We three brothers were none too happy at this point, maybe especially because all three of us were being scowled at by our wives for an assortment of different reasons, one of which was because we were sitting just outside of the conversation and not paying much attention.

We did laugh briefly when our grandmother made a face and handed her googling grandbaby back to our sister exclaiming, “This delightful little darling needs immediate attention!” Later, my cousin’s boy came running onto the porch in tears with his underwear pulled up around his neck. That was pretty darn funny, but, of course, it wouldn’t have been right to laugh.

The day wore on with kid after kid coming up on the porch waving live sparklers around in our faces and asking when the fireworks were going to start and my oldest brother for some reason kept taking it upon himself to explain patiently each and every time, “It needs to get dark first!”
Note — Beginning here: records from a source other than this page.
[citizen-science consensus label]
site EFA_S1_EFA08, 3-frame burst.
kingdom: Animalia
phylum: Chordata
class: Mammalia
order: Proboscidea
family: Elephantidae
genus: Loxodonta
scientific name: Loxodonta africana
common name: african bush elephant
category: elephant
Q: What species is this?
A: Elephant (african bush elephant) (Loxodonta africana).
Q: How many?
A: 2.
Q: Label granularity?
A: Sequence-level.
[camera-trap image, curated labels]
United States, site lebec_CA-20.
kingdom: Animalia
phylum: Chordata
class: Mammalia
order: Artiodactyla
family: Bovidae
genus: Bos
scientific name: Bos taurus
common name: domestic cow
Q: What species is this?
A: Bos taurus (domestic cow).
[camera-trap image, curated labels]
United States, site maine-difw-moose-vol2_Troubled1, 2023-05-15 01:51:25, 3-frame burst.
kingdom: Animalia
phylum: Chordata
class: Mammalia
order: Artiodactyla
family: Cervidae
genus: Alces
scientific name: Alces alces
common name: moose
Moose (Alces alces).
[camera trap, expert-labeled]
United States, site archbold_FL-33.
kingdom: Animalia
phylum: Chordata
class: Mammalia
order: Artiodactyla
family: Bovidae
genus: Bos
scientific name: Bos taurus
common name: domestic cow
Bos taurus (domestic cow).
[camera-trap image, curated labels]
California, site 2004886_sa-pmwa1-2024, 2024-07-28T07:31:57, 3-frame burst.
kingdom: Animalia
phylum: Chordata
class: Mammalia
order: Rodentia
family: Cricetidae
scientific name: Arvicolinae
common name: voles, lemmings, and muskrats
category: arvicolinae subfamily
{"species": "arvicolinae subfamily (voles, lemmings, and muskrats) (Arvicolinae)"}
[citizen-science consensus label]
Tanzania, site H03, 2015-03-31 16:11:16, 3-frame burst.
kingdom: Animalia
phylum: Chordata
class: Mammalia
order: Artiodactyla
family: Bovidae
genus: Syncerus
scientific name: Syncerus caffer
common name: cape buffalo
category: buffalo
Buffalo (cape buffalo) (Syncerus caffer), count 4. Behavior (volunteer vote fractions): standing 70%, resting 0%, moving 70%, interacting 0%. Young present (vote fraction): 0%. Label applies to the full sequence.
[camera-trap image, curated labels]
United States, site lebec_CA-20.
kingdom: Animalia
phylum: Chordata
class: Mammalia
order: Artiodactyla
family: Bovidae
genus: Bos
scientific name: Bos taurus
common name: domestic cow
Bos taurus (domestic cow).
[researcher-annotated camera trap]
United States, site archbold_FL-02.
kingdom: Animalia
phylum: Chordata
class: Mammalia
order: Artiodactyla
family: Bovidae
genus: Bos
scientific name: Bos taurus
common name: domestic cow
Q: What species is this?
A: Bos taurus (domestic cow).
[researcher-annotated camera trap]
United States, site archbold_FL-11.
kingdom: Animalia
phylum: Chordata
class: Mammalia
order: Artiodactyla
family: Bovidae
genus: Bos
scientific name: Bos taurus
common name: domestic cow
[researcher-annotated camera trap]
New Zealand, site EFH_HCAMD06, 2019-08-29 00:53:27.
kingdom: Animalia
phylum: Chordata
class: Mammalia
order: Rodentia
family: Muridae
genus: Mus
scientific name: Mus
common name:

So, that’s how it went until Aunt Jenny’s hair caught on fire and somehow was unaware that her hair was on fire and continued droning away about real-estate while her beehive lit up like a Roman Candle! Uncle Martin saved the day when he threw his full cup of homebrew on her head. The rest of us could only watch in astonished silence as Aunt Jenny now sat there wide-eyed and sputtering and thoroughly dismayed at the fact that Uncle Martin had just thrown his beer on her head. We could only watch silently as the foamy white cow suds dripped down along her powdered face and off the faint whiskers on her chin. Nobody laughed. Not then. Not for six, maybe seven seconds until we noticed long wisps of black smoke rising up out of that silly woman’s now soggy, carrot-red, beehive hairdo.

And well, I don’t want to go into great detail about our reaction to that on account of Aunt Jenny and my wife being so darn tight, and I have no desire to spend our nation's birthday sleeping on the couch, but, as ashamed as I am for my brothers and my behavior at that point, I’ll say simply, we did manage to find some amusement in the end there.